### [Your assignment]
Write down the listing again exactly as it appears below, without its pictures.

### [Data for this task]
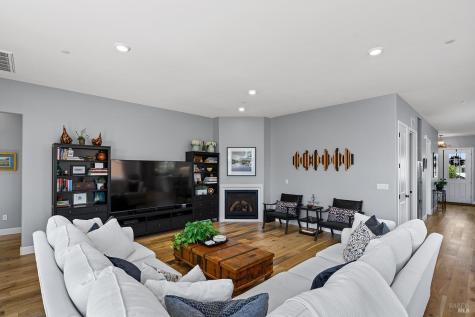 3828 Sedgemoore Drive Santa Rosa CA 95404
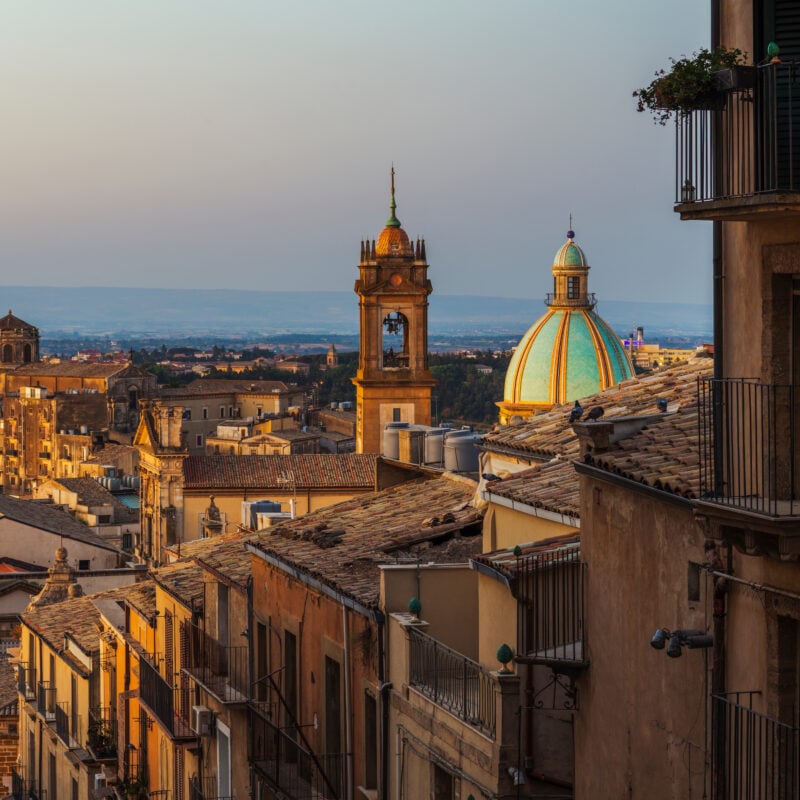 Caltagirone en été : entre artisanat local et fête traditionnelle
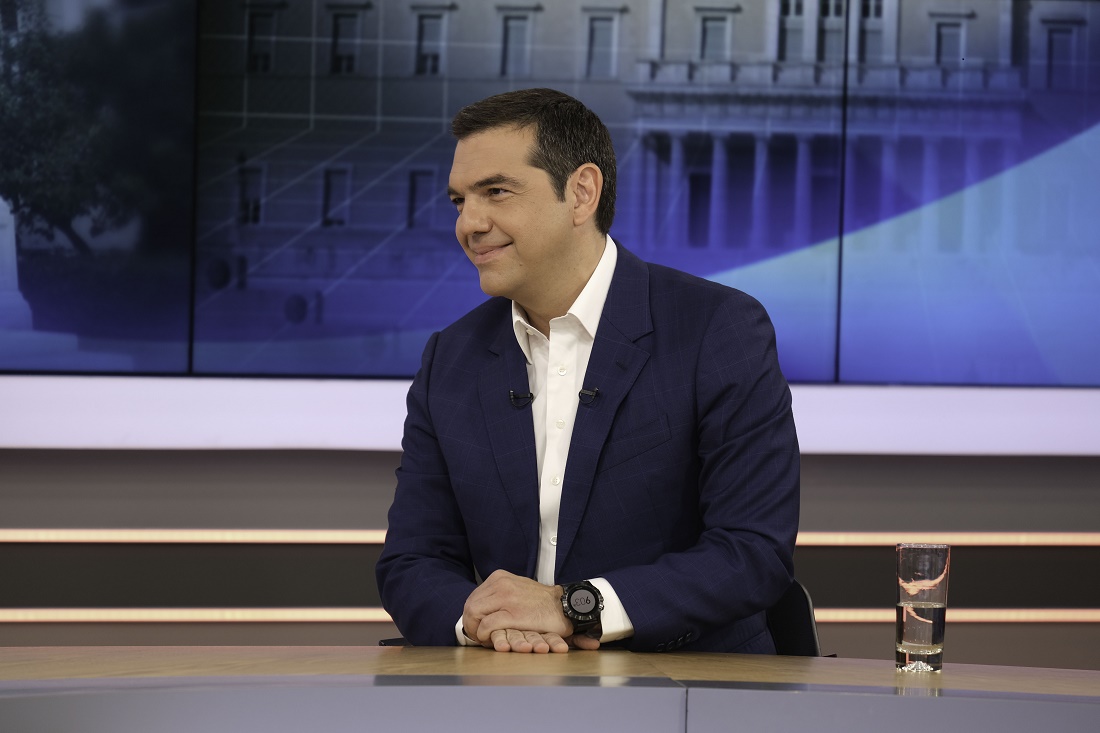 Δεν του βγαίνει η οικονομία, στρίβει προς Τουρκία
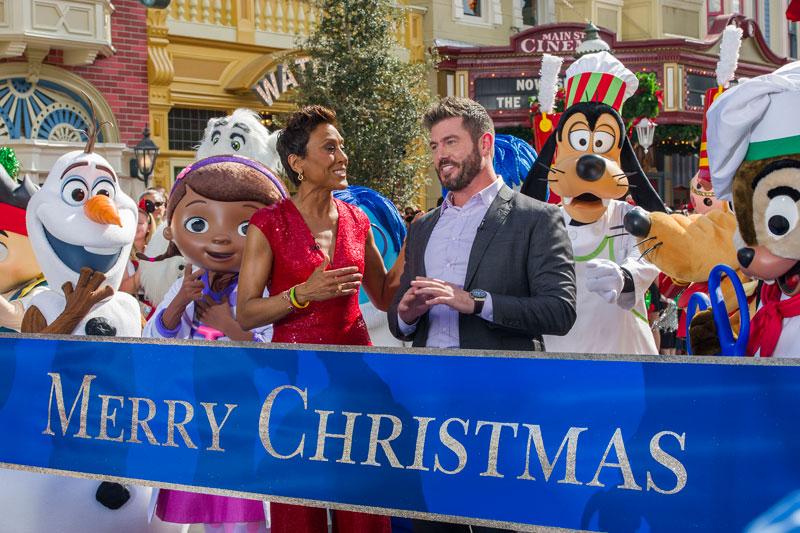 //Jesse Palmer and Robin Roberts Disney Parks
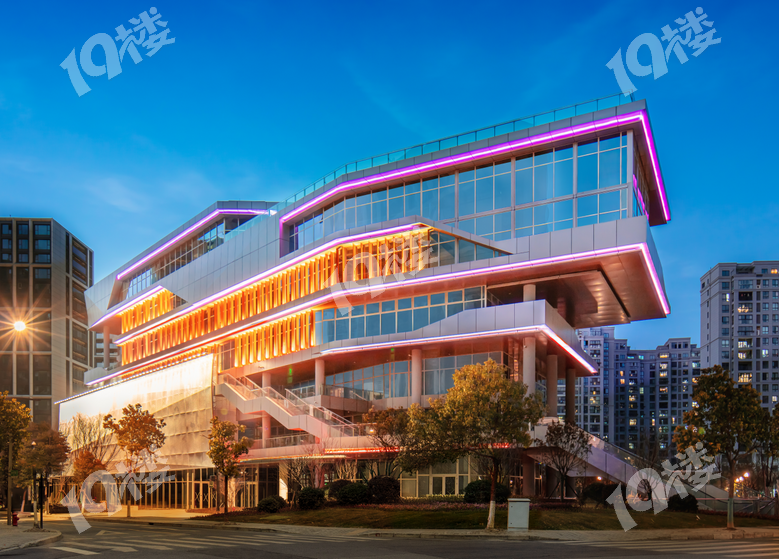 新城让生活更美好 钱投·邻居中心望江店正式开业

### [Result]
 3828 Sedgemoore Drive Santa Rosa CA 95404
 Caltagirone en été : entre artisanat local et fête traditionnelle
 Δεν του βγαίνει η οικονομία, στρίβει προς Τουρκία
 //Jesse Palmer and Robin Roberts Disney Parks
 新城让生活更美好 钱投·邻居中心望江店正式开业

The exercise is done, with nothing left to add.